Le système actuel est abusif, puisque le locataire paie l’impôt sur le loyer qu’il verse, et le propriétaire paie à nouveau un impôt sur le loyer encaissé.
Et si ce monsieur Artus à un peu d’humour, suggérez lui de faire la même chose pour les propriétaire conducteur de leur voiture, de rajouter un loyer « implicite » à tous les automobilistes
propriétaires. Bin quoi, c’est terriblement injuste, je paie un abonnement mensuel à Auto’Lib, quand les auto mobilistes propriétaires se verse un loyer à eux même !
Lui veut inciter l’investissement dans les start up, moi je veux inciter l’investissement dans les vélocipèdes et la lutte contre le refroidissement climatique.
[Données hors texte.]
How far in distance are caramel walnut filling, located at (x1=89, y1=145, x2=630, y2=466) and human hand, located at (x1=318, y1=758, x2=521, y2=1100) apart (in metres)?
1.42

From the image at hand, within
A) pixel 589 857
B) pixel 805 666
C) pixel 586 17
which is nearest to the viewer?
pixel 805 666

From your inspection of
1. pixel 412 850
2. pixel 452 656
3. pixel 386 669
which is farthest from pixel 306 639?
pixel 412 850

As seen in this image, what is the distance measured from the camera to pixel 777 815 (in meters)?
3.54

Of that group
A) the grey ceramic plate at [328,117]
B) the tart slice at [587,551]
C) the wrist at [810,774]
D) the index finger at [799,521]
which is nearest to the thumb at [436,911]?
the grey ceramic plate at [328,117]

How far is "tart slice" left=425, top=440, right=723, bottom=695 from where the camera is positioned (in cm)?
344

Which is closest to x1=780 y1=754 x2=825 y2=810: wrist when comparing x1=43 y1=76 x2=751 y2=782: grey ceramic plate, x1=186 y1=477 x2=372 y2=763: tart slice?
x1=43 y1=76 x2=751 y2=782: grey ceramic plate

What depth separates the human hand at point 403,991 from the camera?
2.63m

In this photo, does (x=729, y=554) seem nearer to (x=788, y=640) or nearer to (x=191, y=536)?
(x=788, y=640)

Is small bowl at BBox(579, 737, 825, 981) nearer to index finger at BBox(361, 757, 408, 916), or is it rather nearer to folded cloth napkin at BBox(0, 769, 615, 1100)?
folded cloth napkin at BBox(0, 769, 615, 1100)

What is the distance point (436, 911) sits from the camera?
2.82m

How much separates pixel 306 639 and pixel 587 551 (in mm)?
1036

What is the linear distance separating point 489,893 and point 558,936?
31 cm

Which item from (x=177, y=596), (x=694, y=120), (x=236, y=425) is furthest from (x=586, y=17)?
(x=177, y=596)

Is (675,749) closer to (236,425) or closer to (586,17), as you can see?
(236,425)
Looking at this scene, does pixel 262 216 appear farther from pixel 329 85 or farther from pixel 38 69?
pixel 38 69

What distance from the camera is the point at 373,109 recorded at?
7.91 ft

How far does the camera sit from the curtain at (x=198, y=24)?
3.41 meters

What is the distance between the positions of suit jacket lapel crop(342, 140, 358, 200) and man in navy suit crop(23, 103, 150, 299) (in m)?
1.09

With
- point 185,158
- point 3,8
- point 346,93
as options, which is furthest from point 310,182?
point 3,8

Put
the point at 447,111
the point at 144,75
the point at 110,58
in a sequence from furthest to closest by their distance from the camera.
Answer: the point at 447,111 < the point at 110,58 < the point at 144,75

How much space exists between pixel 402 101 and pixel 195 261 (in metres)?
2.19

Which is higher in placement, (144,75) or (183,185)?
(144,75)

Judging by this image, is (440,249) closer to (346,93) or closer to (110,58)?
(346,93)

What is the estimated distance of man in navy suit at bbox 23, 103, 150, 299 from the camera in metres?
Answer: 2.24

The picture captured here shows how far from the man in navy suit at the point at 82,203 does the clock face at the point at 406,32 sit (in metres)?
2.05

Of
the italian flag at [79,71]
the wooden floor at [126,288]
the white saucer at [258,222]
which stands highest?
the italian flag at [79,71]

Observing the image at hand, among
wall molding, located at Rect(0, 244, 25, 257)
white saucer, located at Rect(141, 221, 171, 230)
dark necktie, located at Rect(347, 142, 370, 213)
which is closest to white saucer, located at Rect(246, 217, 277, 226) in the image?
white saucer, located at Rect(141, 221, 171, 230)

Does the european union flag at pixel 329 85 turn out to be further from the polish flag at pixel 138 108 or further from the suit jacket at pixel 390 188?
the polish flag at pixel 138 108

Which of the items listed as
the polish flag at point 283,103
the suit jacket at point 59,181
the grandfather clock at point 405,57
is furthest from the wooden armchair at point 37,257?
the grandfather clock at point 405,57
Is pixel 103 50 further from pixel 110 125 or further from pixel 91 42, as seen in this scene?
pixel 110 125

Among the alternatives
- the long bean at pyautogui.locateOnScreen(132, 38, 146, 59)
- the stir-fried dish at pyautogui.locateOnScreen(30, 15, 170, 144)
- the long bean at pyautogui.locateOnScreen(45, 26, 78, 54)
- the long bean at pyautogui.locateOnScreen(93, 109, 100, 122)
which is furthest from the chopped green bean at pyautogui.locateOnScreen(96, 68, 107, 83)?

Anne Marie 10/11/2013 13:48

Une autre vision: il manque de logements là où les gens sont contraints d'aller vivre, que ça leur plaise ou non, par l'état et les employeurs qui réagissent a ses incitations a la concentration.
Si les gens avaient le choix, ils seraient peut être moins nombreux a vouloir s'entasser dans des cages a lapins et d immondes transports en commun, et plus nombreux a vouloir favoriser leur vie
familiale et privée dans le confort des zones moins surpeuplées. A l'heure ou internet permet de rendre obsolète l'organisation actuelle du travail, il serait peut être possible de penser outside
the box et viser a la décentralisation des prises de décision, et donc de la population, comme en Allemagne par exemple.